*Problems to work on*
1 > From the paragraph of the article on India's wealth gap that begins "Picture India in 1991," list every good or service described as hard to obtain at that time.
2 > Turn the paragraph of the article on India's wealth gap that begins "Post-colonial India elevated" into a short bulleted list that keeps its main facts.
3 > Reproduce the passage from the article on India's wealth gap starting at "Post-colonial India elevated" and ending at "was $2 billion.".

*Text passage*
- Opening Delimiter -

Kapil Komireddi

A nation of beggars and plutocrats

Indian banks are now owed hundreds of billions of dollars by plutocrats, while the wealth gap between rich and poor has become a national disgrace

issue 08 December 2018

Picture India in 1991. You need to make several trips to Delhi and wait three years to import a computer. Coca-Cola is contraband; there is a 22-month waiting list for a car, and an interminable queue for admission to the exclusive club of telephone owners: there are only five million active connections in a country of 900 million people.

Post-colonial India elevated suspicion of private business into a public virtue. But with the collapse of the Soviet Union, which maintained a vital $6 billion trade relationship with India, the rhetoric of economic self-reliance and political non-alignment became insupportable. All that stood between India and bankruptcy when the government was compelled to throw open the economy in the summer of 1991 was $2 billion.

- Closing Delimiter -

*Information given*
- Opening Delimiter -

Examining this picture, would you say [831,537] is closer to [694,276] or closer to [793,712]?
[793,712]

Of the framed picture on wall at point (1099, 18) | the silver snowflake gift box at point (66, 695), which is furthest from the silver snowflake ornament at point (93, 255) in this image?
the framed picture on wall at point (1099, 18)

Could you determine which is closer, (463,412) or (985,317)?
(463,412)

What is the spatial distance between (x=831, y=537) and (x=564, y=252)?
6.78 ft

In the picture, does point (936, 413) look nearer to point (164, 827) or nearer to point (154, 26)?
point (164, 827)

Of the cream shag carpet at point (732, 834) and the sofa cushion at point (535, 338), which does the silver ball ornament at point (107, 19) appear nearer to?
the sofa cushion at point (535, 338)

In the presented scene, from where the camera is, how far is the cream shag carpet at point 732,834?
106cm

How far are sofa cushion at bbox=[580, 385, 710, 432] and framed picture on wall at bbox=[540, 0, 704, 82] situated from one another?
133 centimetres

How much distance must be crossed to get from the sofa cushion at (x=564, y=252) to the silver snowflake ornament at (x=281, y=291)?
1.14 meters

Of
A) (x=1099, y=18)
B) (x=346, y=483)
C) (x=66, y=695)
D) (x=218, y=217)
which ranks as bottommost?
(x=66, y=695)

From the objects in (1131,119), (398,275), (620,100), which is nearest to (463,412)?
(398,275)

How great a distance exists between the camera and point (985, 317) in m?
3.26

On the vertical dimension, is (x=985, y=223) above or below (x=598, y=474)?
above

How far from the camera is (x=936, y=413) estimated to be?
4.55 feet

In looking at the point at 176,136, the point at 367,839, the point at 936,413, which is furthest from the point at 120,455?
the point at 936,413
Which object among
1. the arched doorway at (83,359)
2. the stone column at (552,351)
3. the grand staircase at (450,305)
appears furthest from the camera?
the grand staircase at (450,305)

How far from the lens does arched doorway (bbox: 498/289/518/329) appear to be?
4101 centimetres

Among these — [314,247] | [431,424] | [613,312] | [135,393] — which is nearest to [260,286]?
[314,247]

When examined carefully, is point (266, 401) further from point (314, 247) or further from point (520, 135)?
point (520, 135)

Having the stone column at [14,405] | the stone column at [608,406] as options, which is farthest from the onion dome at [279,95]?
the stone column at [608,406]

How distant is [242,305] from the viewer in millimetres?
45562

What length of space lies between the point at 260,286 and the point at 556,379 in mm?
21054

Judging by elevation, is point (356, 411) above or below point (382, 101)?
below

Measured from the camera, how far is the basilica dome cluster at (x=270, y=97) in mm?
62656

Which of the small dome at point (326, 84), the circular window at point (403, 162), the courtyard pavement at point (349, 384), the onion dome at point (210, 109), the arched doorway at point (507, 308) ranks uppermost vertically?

- Closing Delimiter -
- Opening Delimiter -

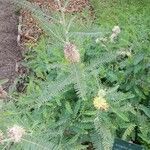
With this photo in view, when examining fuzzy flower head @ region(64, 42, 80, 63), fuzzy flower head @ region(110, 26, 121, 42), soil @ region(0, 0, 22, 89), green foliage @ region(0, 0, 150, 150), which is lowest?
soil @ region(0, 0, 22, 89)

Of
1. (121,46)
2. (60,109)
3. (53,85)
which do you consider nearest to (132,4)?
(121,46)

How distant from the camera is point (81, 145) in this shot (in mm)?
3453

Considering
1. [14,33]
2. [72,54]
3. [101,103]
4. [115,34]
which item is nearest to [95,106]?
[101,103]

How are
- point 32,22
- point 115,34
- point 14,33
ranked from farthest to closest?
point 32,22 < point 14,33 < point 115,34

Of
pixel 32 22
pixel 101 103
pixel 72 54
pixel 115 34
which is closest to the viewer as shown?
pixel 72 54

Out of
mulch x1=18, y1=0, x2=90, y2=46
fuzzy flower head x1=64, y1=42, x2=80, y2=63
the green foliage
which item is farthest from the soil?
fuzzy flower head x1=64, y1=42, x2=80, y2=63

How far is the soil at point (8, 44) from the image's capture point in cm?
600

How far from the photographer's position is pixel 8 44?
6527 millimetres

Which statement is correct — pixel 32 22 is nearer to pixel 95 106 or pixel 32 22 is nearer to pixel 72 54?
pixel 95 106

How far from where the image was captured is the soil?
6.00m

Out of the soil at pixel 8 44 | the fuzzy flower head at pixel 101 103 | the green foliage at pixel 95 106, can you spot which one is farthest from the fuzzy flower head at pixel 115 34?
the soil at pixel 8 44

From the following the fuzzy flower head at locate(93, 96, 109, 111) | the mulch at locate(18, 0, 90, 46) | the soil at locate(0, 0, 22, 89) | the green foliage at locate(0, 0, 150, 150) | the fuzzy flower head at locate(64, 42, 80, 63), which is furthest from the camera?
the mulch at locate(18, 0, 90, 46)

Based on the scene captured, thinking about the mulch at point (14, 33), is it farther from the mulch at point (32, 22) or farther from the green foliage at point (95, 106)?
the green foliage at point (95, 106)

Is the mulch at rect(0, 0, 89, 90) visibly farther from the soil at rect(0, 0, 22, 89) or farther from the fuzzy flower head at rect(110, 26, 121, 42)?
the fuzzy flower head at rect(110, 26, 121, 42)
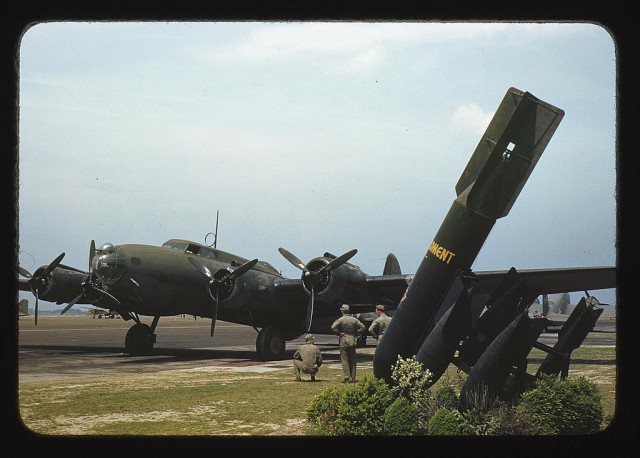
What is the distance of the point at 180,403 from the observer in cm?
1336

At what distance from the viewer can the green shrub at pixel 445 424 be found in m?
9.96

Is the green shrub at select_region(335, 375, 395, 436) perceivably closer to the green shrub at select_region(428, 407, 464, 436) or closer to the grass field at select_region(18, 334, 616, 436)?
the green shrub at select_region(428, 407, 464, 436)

- Closing Delimiter -
- Opening Delimiter -

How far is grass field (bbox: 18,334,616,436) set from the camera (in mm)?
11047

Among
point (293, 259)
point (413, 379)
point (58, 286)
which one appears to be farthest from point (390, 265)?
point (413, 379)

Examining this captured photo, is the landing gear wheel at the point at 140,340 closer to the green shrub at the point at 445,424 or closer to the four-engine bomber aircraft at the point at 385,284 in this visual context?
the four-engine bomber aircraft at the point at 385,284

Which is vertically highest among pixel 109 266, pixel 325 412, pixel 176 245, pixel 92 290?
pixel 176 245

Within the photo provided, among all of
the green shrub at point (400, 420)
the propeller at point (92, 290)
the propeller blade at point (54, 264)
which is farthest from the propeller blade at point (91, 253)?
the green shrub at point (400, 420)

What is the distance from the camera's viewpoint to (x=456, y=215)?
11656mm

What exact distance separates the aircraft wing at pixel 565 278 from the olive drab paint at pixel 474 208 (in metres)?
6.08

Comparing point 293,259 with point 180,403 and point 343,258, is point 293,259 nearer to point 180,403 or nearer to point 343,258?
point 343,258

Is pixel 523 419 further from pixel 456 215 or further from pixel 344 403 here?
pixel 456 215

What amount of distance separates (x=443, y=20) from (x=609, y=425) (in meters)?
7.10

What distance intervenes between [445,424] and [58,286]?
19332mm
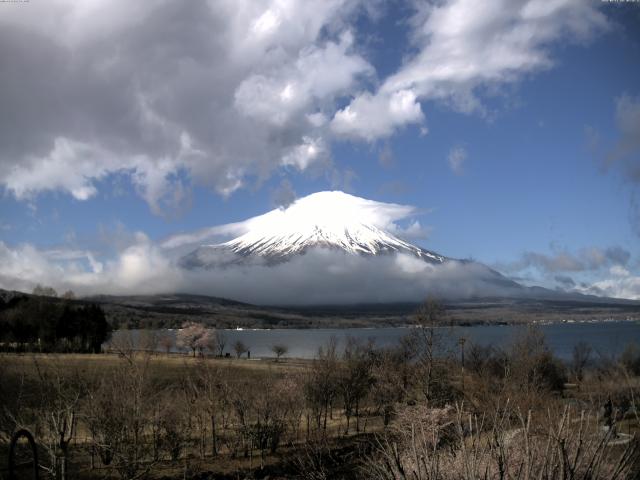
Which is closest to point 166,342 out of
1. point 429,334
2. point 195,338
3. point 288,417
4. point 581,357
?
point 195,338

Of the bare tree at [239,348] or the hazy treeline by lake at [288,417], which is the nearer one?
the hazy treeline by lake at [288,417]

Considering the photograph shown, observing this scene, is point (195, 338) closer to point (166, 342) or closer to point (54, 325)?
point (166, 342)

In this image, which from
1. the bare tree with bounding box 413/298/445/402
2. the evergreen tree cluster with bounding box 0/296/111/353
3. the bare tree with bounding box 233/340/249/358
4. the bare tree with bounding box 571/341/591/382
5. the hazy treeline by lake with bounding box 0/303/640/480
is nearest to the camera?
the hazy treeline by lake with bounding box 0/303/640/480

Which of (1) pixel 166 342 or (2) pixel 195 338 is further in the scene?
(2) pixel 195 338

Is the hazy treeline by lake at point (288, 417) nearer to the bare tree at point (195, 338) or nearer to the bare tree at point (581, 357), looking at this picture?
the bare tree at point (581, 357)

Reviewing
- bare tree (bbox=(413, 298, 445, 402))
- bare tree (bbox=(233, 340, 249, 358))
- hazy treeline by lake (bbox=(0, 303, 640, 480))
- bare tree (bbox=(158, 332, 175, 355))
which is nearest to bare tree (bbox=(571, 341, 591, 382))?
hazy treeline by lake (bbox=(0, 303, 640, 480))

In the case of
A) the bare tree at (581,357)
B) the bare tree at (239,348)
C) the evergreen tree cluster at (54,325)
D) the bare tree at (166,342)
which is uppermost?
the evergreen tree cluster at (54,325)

- Closing Delimiter -

*Per-task outputs*
1 >
- A computer (importing one took several trips to Delhi and a three-year wait)
- Coca-Cola (it was contraband)
- A car (there was a 22-month waiting list)
- A telephone connection (there was an interminable queue, with only five million active connections for 900 million people)

2 >
- Post-colonial India treated suspicion of private business as a public virtue.
- The Soviet Union had a vital $6 billion trade relationship with India. Its collapse made the rhetoric of economic self-reliance and political non-alignment insupportable.
- In the summer of 1991 the government was forced to open the economy. At that point only $2 billion stood between India and bankruptcy.

3 >
Post-colonial India elevated suspicion of private business into a public virtue. But with the collapse of the Soviet Union, which maintained a vital $6 billion trade relationship with India, the rhetoric of economic self-reliance and political non-alignment became insupportable. All that stood between India and bankruptcy when the government was compelled to throw open the economy in the summer of 1991 was $2 billion.